Things take a turn soon after, when Martin reciprocates by bringing Steven over to his home for another dinner. Martin’s mom (Alicia Silverstone) makes a pass at Steven, which he dutifully rejects. After this, Steven starts distancing himself from Martin, and the young man begins to act more strangely. Around this time, Bob wakes up one morning unable to move his legs. The doctors at Steven’s hospital are stumped as to the cause, but Martin takes Steven aside and tells him the deal: Martin’s father was killed in surgery by a mistake Steven made. As revenge, Martin is demanding Steven kill one member of his family. If he doesn’t, they will all three get sick by becoming paralyzed from the waist down, refusing food, bleeding from their eyes, and then they will die.
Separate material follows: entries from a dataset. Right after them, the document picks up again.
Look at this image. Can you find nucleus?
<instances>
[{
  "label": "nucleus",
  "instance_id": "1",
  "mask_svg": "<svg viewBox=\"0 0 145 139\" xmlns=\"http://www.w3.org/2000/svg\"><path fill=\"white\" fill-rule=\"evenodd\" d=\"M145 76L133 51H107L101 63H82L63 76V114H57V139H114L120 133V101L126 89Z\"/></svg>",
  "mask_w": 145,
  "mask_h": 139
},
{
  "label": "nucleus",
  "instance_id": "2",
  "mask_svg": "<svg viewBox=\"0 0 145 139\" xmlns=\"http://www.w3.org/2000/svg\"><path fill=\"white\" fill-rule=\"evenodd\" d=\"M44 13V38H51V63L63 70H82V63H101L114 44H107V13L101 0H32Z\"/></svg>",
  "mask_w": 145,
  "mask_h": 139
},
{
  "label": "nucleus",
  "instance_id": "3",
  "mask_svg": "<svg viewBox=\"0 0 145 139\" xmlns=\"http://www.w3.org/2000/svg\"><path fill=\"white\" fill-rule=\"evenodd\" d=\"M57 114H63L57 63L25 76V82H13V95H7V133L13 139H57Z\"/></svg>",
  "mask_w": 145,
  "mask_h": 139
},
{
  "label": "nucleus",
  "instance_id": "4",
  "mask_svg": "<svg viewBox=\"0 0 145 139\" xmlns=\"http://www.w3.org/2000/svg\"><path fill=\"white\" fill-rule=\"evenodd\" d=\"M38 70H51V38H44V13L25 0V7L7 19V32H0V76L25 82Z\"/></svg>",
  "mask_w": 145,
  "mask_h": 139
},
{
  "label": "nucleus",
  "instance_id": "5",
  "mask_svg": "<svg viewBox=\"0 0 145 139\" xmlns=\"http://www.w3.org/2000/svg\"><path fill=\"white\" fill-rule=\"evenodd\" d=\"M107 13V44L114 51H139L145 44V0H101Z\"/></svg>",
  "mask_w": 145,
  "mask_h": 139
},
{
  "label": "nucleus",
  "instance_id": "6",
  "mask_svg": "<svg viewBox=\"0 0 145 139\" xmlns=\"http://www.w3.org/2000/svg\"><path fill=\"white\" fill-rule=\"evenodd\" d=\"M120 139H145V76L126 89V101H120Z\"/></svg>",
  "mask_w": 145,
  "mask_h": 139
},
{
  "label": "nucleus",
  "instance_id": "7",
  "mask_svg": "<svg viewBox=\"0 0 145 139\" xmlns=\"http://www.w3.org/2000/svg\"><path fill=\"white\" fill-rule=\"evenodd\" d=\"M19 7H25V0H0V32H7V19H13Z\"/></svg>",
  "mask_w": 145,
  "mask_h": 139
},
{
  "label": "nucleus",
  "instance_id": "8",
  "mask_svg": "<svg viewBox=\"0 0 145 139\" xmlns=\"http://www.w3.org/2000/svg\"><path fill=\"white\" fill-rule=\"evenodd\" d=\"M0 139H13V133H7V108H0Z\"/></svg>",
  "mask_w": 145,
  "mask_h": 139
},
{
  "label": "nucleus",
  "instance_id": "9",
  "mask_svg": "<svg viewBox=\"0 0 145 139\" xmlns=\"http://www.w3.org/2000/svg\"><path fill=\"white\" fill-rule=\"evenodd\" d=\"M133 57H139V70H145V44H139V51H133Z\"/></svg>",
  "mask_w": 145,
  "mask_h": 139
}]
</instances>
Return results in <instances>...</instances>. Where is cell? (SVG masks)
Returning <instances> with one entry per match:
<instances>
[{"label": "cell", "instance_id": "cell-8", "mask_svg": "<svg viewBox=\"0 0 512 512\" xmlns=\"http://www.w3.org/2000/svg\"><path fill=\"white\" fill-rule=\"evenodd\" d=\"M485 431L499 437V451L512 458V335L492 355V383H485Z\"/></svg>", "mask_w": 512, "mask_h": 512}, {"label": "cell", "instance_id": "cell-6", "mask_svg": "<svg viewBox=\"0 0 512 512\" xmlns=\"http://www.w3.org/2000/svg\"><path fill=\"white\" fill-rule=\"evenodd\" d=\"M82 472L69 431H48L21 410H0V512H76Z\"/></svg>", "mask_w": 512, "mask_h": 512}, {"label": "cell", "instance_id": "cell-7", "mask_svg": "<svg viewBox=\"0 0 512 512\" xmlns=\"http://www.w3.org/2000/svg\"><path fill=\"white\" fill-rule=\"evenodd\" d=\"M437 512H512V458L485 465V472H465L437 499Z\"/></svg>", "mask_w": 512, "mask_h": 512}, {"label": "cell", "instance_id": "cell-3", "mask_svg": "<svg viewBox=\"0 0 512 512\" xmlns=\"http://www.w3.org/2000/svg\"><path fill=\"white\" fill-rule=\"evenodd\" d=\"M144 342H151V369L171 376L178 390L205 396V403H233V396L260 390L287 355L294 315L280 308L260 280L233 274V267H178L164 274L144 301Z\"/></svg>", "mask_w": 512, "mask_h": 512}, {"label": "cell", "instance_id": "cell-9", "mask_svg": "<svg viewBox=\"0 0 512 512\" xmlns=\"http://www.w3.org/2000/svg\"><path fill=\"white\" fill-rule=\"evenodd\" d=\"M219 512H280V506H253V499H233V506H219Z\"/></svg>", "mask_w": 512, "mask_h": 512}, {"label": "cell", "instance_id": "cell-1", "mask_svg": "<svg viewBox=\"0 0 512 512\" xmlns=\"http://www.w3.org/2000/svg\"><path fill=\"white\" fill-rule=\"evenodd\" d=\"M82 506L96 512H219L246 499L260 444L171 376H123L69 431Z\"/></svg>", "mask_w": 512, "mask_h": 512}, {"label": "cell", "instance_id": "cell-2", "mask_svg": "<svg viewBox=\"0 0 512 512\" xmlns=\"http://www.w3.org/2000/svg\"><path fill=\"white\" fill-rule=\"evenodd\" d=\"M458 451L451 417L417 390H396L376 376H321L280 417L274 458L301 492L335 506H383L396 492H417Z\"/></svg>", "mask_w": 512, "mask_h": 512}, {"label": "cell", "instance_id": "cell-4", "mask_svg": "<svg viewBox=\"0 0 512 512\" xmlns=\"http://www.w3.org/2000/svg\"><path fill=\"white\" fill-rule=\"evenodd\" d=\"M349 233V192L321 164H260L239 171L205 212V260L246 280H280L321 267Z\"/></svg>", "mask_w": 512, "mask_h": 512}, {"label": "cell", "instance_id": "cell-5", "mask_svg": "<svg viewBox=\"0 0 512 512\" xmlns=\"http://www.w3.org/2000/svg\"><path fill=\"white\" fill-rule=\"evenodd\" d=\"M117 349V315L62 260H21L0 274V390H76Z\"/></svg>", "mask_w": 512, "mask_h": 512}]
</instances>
Sandwiched between the two other Lanthimos movies I’ve seen, The Lobster and The Favourite, 2017’s The Killing of a Sacred Deer immediately felt different because of its familiar setting: contemporary Cincinnati. By placing it in what is ostensibly our modern world, Lanthimos’ style immediately clashes with the reality of the situations depicted. His trademark deadpan, straightforward dialogue seemed truly bizarre and alien, something that didn’t bother me nearly as much in a vaguely sci-fi setting or coming from fictionalized versions of historical royalty. When Steven brags to a colleague that his daughter just had her first period, it’s funny in a very cringe-y way, but it seems like the characters in the movie react like that’s actually something you would boast about.
There is a current of dark comedy flowing throughout the movie, but as things get more bleak I didn’t have the heart to be amused. I get why someone could laugh at the image of children dragging their immobile legs around on the floor and begging their father not to kill them, but it’s just so sad. Nicole Kidman has a pretty thankless role in all this, mostly existing to fulfill men’s sexual fantasies or act upset that men are making poor decisions and she must suffer the consequences. The scene that felt like should have been her most pivotal was actually brushed aside pretty quickly. It’s all in service of creating a truly surreal final, horrific act that fully encapsulates The Killing of a Sacred Deer‘s darkness and ridiculousness.
So yeah, this movie was so weird and bleak that I just did not have a good time watching it. It was an odd experience for me, because I thought I knew what to expect given that I liked the other two movies I’d seen from this director. For all the other people out there who loved this movie because they were able to read into it messages about capitalism and morality and god and body hair, I wish I had your experience. Mostly I was just uncomfortable. Which was definitely what the movie was trying to make me feel, so… success?